One of the most enjoyable elements of Kiki's Delivery Service is how practical it is despite the existence of magic. Sure, Kiki can fly and talk to cats but she still has to clean her room with a bucket and a brush. There are no Disney creatures popping out of the woodwork with a song and a helping paw. This is work. The assured dedication to one's goals is a common theme throughout the film. Kiki demands to help out around the house of an elderly woman and her caretaker after they pay her for a delivery that is canceled. Tombo boasts of how hard he needs to train in order to get his legs in shape to power his flying contraption. Ursula spends her days in the forest, sketching crows, and dedicating the entirety of her life to art.

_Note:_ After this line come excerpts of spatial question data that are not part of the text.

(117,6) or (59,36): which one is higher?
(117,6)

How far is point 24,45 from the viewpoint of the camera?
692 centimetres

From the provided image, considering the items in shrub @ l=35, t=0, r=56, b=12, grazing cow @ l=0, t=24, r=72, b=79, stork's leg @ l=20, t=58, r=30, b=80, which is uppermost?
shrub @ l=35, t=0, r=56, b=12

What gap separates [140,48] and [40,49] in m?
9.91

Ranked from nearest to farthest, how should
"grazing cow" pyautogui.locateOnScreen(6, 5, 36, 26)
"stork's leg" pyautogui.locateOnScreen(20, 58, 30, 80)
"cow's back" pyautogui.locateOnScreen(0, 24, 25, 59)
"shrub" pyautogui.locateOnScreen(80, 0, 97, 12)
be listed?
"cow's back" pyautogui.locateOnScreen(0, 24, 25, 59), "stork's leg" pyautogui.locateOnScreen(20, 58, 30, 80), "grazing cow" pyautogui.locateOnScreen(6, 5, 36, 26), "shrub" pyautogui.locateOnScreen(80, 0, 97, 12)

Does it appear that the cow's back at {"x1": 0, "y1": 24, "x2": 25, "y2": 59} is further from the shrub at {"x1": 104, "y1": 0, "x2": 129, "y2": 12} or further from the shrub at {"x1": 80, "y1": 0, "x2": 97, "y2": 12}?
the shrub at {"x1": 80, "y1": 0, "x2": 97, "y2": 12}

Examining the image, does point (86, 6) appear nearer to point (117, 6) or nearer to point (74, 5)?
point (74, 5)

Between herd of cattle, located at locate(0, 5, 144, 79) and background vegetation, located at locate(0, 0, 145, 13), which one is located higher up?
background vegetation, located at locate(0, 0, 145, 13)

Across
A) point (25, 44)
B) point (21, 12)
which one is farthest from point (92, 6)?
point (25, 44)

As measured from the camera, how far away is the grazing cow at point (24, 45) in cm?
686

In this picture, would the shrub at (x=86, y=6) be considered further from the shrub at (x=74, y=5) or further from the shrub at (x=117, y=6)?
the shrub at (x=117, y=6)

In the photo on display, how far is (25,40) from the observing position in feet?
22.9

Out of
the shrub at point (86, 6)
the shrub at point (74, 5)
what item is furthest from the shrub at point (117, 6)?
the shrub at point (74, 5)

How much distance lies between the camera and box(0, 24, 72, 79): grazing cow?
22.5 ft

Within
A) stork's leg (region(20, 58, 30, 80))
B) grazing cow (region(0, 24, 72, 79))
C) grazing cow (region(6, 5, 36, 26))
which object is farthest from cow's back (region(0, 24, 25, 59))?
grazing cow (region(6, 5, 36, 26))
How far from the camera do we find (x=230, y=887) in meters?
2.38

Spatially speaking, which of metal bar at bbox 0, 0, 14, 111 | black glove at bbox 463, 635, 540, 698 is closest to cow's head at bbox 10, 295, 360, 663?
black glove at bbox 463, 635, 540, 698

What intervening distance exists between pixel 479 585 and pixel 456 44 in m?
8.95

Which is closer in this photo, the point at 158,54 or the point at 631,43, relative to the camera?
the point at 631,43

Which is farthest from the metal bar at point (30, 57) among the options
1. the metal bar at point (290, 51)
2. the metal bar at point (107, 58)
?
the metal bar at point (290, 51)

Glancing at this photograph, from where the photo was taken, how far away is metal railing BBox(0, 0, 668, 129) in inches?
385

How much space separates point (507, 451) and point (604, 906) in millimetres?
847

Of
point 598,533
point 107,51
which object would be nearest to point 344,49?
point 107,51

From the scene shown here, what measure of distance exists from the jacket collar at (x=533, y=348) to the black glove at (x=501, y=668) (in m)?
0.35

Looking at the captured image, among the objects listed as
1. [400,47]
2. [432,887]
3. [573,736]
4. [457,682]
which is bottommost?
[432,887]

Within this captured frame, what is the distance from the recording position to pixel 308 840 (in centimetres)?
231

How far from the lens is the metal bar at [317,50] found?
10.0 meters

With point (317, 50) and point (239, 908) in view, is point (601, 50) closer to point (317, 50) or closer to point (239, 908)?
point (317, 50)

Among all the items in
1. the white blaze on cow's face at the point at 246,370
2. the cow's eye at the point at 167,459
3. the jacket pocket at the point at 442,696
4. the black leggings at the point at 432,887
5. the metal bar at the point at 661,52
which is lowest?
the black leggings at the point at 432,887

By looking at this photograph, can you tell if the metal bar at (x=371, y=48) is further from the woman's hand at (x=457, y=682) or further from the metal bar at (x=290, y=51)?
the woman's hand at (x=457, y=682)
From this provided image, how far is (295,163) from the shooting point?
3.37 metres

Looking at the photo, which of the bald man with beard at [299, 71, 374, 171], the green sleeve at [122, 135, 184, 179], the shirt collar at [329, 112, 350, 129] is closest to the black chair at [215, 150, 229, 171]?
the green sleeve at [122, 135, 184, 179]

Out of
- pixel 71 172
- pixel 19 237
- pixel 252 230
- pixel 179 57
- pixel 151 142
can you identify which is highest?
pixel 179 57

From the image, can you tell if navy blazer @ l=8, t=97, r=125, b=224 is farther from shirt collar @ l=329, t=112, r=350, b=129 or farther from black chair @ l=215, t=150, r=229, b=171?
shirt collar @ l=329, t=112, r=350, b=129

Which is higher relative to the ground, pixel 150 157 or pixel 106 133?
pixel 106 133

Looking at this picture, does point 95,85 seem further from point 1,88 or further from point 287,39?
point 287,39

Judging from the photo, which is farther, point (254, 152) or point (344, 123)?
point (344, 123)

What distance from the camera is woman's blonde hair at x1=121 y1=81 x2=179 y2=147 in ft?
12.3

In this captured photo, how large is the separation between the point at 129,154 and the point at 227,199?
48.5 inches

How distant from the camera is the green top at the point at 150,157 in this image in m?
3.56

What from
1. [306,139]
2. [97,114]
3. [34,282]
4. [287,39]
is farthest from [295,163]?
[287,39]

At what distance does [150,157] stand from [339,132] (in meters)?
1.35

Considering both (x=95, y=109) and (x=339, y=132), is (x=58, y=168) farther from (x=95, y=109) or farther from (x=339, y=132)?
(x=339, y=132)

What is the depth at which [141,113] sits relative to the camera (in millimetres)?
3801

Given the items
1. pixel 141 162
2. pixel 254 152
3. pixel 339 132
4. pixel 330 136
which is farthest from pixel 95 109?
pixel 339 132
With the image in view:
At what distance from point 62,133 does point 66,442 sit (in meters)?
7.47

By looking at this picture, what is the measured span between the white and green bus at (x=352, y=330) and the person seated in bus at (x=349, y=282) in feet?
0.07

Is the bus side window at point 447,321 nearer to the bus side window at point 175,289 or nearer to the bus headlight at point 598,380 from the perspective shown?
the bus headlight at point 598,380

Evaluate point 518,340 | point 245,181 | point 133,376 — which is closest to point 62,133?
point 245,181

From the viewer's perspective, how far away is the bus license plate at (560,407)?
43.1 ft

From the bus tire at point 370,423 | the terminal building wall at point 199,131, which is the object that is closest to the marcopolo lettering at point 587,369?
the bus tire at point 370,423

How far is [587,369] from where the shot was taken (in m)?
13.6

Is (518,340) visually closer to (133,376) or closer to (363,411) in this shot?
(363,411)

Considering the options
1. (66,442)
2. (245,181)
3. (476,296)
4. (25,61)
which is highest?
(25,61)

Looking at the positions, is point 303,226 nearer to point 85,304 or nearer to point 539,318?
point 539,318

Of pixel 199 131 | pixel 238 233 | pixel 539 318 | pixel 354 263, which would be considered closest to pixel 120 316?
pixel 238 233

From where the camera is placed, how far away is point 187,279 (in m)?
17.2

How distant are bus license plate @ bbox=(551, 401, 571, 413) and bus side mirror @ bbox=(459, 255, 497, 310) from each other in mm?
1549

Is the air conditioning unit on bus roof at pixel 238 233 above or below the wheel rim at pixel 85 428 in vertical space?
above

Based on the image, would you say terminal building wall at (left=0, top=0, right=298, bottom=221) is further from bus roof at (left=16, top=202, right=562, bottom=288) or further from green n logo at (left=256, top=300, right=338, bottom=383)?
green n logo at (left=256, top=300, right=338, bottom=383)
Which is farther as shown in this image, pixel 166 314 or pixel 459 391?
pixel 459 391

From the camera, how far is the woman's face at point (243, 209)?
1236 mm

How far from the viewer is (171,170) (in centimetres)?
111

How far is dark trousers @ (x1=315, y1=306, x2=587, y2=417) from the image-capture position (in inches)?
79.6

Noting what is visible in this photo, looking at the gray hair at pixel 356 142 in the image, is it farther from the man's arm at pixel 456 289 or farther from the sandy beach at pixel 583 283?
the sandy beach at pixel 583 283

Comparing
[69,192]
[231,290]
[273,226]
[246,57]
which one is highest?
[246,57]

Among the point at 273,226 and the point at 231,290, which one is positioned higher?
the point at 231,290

Whilst sitting on the beach with Tombo after crashing his bicycle-plane, Kiki confides that although she used to love flying, the passion is gone now that she does it for a living. Upon returning home after this confession, the young witch discovers that her magic is missing. It's tempting to read Kiki's subsequent existential crisis as an allusion to Miyazaki himself, who by this point in his career had painstakingly finished his passion project, Nausicaa of the Valley of the Wind, and released what to this day is still his most beloved film, one whose title character went on to become not only a global phenomenon but the icon for the animation studio that he had founded. Was Miyazaki burned out? Did he think at this relatively early stage in his career that his best ideas were behind him? It is unclear.


What is known is that Miyazaki did not originally plan on directing the film but got so invested in the screenplay process that he jumped in head first immediately upon finishing My Neighbor Totoro. Kiki's Delivery Service was released a mere fifteen months later. When recently discussing his retirement, Miyazaki mentioned that each successive film is taking longer to complete than the last. It is astounding that at one point in an animation director's career, one who in particular, also writes his own screenplays and does much of the drawing himself, managed to knock out two indisputable masterpieces so close to one another. So this is what it was like to live during the same time as Mozart or Shakespeare.